I got a question this week about the best way to set up the stage for a worship gathering. You might not give much thought to it, but how you set up the stage communicates a lot. Here are my thoughts on it.
The typical rock band setup is singer in the front, guitarist to their left, keyboardist on the right and then bass player in the back next to the drummer. It looks something like this:
The thing is, a worship band isn’t a typical rock band. We're not putting on a show and we don’t get the hours of practice with the same band members and same ten songs a rock band does so what are we to do?
The method is the message. It's hard to tell people we aren't putting on a show when we set up everything like every show we've ever seen. We don't need to hide the band (we're a part of the worship gathering too!), but shifting the band in a way that highlights Christ rather than the band can go a long way in setting the expectation.
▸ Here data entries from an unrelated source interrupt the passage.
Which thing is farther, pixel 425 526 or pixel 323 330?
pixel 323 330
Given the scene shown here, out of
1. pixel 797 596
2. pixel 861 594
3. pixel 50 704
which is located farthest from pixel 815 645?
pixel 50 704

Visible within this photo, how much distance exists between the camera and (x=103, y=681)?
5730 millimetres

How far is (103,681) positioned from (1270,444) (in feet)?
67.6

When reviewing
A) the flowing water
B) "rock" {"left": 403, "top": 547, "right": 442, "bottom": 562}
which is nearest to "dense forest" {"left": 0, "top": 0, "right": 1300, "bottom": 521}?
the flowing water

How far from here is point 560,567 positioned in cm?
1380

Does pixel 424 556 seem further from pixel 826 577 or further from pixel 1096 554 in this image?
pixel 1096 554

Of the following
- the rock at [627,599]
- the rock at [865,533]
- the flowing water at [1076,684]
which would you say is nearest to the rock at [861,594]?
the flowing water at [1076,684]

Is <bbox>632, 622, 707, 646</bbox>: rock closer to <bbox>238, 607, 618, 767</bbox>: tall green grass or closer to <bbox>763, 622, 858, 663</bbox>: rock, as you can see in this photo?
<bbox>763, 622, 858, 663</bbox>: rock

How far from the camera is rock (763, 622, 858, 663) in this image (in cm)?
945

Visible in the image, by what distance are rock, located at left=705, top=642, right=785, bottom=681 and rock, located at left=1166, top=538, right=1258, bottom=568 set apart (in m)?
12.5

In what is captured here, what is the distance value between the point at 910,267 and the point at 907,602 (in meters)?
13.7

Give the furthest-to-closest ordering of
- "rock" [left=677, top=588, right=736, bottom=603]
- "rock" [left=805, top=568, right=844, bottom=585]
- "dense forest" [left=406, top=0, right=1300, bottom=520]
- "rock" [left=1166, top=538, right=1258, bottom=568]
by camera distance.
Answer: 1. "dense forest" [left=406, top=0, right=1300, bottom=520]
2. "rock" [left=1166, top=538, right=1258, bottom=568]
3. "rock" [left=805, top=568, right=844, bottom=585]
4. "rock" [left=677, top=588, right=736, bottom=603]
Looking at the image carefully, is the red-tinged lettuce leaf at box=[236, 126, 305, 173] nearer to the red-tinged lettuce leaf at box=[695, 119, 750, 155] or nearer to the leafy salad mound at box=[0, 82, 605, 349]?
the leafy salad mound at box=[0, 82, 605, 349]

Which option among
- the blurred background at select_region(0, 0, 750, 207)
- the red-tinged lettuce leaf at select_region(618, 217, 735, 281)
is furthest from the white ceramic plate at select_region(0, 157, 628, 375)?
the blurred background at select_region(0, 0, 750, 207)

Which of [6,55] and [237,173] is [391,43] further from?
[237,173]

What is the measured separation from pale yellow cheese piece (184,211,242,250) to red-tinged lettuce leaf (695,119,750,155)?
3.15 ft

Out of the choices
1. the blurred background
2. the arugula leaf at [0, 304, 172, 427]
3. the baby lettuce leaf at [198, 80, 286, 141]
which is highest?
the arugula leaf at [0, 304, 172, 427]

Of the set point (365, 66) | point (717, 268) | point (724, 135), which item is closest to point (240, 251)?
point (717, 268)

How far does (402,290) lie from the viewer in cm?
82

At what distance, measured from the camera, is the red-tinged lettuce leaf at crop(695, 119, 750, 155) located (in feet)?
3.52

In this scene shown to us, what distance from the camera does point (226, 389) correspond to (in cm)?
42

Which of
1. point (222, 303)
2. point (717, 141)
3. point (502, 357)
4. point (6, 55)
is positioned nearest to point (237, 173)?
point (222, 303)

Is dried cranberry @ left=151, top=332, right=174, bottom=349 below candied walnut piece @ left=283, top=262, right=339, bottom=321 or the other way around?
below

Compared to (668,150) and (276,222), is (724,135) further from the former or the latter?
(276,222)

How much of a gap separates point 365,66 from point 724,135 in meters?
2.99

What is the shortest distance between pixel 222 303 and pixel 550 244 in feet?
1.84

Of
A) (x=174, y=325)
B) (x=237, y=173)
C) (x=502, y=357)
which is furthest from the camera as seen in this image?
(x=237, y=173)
A cross in the center with the band gathered around clearly communitcates who's at the center of the gathering.
It's hard to tell people we aren't putting on a show when we set up everything like every show we've ever seen.
The Eyes Have It
With lineups and song lists always changing, sometimes in real time, it's important for the band to have clear sight lines to everyone. Hand signals can be helpful but if someone misses it you're in trouble. Being able to feel and see your drummer about to go back into that bridge or your lead guitarist extending that solo another two bars goes a long way in keeping everyone on the same page. Seeing each other also creates a greater feeling of community. We didn't come to church to worship on our own, we came to worship together. With all this in mind, my favorite stage setup looks something like this:
The band and congregation can all see each other and the cross takes center stage. Everybody wins.
I chose to offer a setup for the a five piece band because that's what we teach at Worship Artistry. If you are intentional about placing the spotlight on Christ and making sure your band can communicate well, you can adjust to any personel. I also want to make clear that this is by no means THE way to set your stage. You have to work with your people and your environment, but it's important to always be asking why we do things. How do you set up your stage and what is working well for you?